今回は、どぶろくとはどのようなお酒なのか、にごり酒との違いや特徴についてご紹介します。
「どぶろく」とは
「どぶろく」は、日本酒と同じように米と米麹、水を原料として造られる、日本の伝統的なお酒です。日本酒との違いは、発酵させた後にもろみを濾さず、白く濁っている状態で完成させることです。お米の栄養や旨味、甘み、適度な酸味などがそのまま残っており、甘酒のようにとろりとした濃厚な口当たりを楽しめます。
同じどぶろくでもさまざまな味わいのものがあり、華やかな香りやさっぱりとした飲み口のもの、シュワシュワとした発泡感を楽しめるものもあります。アルコール度数も低いものは6度程度、高いものは17度以上とバリエーション豊かです。
にごり酒やマッコリとの違い
どぶろくと日本酒のにごり酒との大きな違いは、もろみを濾すか否かです。どぶろくは日本酒と同じく米・米麹・水という原料から造られるお酒ですが、酒税法上の「清酒」の定義からは外れ、「その他の醸造酒」に分類されます。これはどぶろくの製造過程で、「清酒」で義務づけられているもろみを濾す工程を行わないためです。
にごり酒は、米と米麹から出来たもろみを粗ごしして造るため、「清酒」として分類されます。お酒の中に澱(おり)と呼ばれる細かい固形成分が残るため、どぶろくと同様白く濁った見た目に仕上がります。
どぶろくはもろみを濾していない分、にごり酒よりも口当たりがトロリとしており、米本来の甘みや旨みを強く感じられます。にごり酒は澱をどのくらい残すかで見た目の濁り具合や口当たり、味わいが異なります。
韓国の伝統的な醸造酒であるマッコリも、見た目が白濁したお酒のひとつです。どぶろくと基本的な製造工程は同じですが、原料が大きく異なります。マッコリも主な原料として米が使われますが、米のほかにも小麦やトウモロコシ、ジャガイモ、サツマイモなどの穀物も使われます。
これらを蒸してから乾燥させた後、麹と水を加えて発酵させ、固形物を粗ごしして造られるお酒がマッコリです。アルコール度数は6~8%のものが主流で、米のほんのりとした甘味と酸味、乳酸菌飲料のようなまろやかな風味が特徴です。
どぶろくの楽しみ方
どぶろくには、炭酸ガスが含まれるものも多くあります。炭酸ガスが溜まりすぎると、開栓時に噴出したり、最悪破裂したりする恐れもあります。

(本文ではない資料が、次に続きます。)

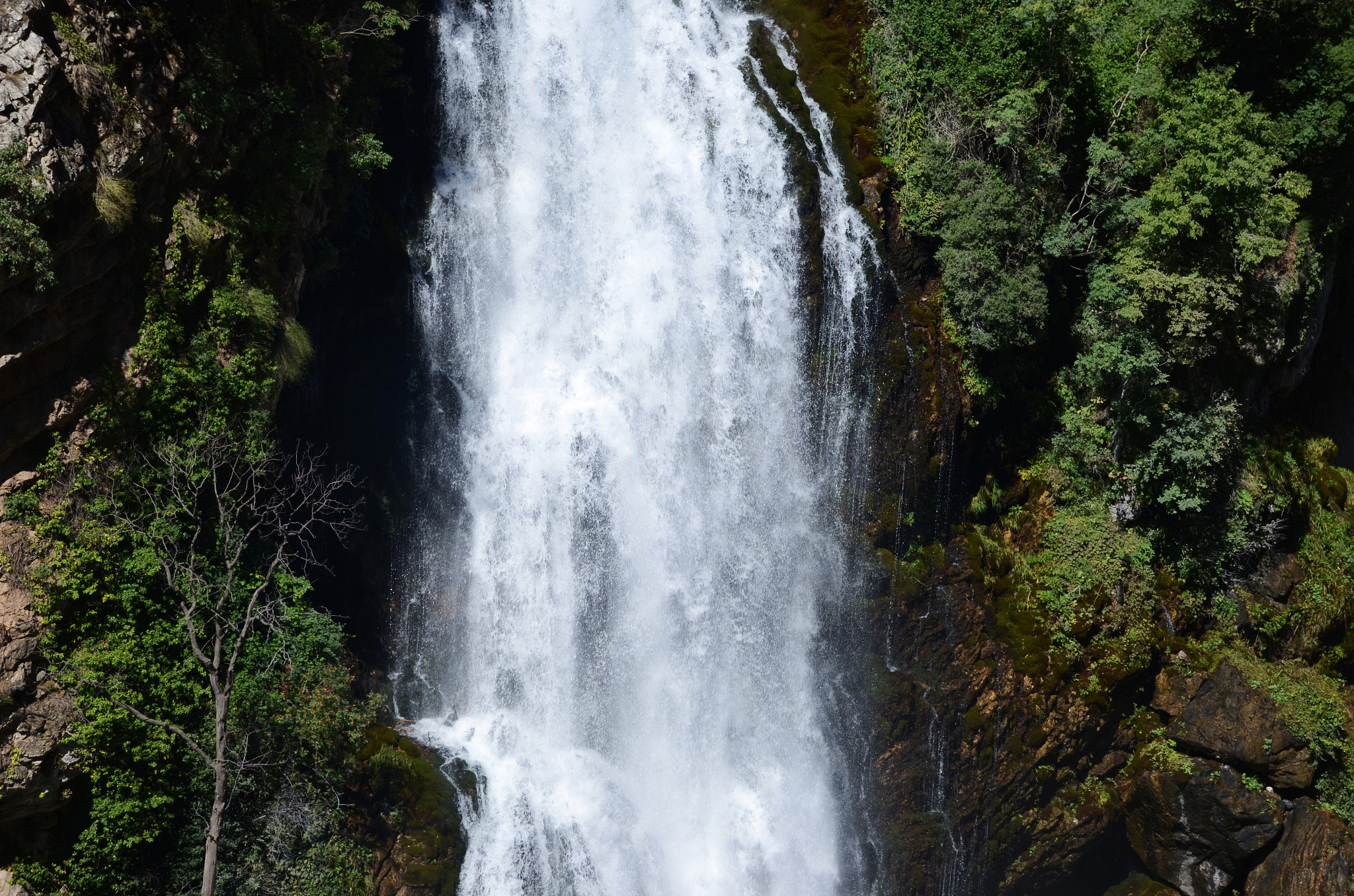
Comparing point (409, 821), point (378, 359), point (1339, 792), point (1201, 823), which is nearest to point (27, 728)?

開栓前には刺激を与えずに瓶を立てて落ち着かせ、しっかりと冷やしましょう。開封時には、一気に開けず、少し開けて閉めるという動作を繰り返すことで少しずつガスを抜きます。
どぶろくを初めて飲む方は、まずは冷酒で楽しんでみてください。冷酒にすることで飲み口が引き締まり、軽やかで飲みやすくなります。炭酸割りでさっぱりとした口当たりを楽しむのも良いでしょう。どぶろくの独特なまったりとした味わいを堪能するなら、ロックがおすすめです。一度開栓した後はガスが抜けるため、早めに飲み切りましょう。
米の魅力を感じられるどぶろくやにごり酒
今回は、どぶろくとはどのようなお酒なのか、にごり酒との違いや特徴についてご紹介しました。米本来の甘みや旨み、そしてまったりとした濃厚な口当たりを楽しめるどぶろく。見た目がよく似たにごり酒やマッコリとは、また異なる魅力があります。それぞれ飲み比べて、違いを感じてみるのも楽しいですね。